¿Duermes con el aire acondicionado encendido? Esto es lo que te cuesta.

Elegir el tamaño adecuado:
Un aire acondicionado demasiado potente para una habitación pequeña desperdiciará energía. Por el contrario, un modelo demasiado pequeño funcionará continuamente. ¿La mejor solución? Un aparato que se ajuste al tamaño y al aislamiento de la habitación.

Ajusta la temperatura moderadamente:
según Ademe, una temperatura de 26 °C es perfectamente adecuada para dormir cómodamente.
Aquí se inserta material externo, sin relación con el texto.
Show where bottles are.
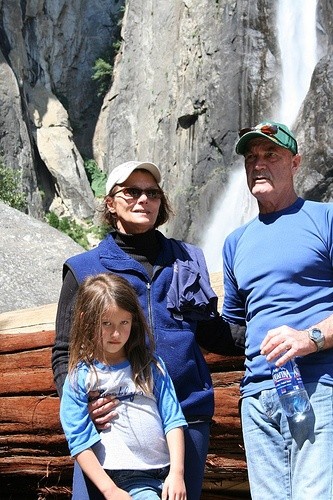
[267,349,311,417]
Y ten en cuenta que cuanto mayor sea la diferencia entre la temperatura exterior e interior (superior a 7 °C), mayor será el consumo de energía.

Utiliza el modo “eco” o “noche”:
Estas funciones permiten que el dispositivo ajuste su potencia. ¿El resultado? ¡Menos ruido y hasta un 30 % de ahorro energético!

¿Y si también aprovecháramos el frescor natural?
Incluso antes de encender el aire acondicionado, unas pocas acciones sencillas pueden marcar la diferencia:

Ventile temprano por la mañana o al atardecer, cuando el aire esté más fresco. Luego, cierre todo, incluidas las persianas, para mantener el frescor dentro.
Aísle sus ventanas y ático si aún no lo ha hecho. Un buen aislamiento no solo reduce el calor en verano, sino también la pérdida de calor en invierno. Un doble beneficio, tanto en verano como en invierno.
Mantenga su electrodoméstico en buen estado: un filtro obstruido o un sistema mal ajustado pueden consumir mucha más energía de la necesaria. Una limpieza regular suele ser suficiente para optimizar su rendimiento.
Dormir bien es valioso… aún más cuando no cuesta una fortuna.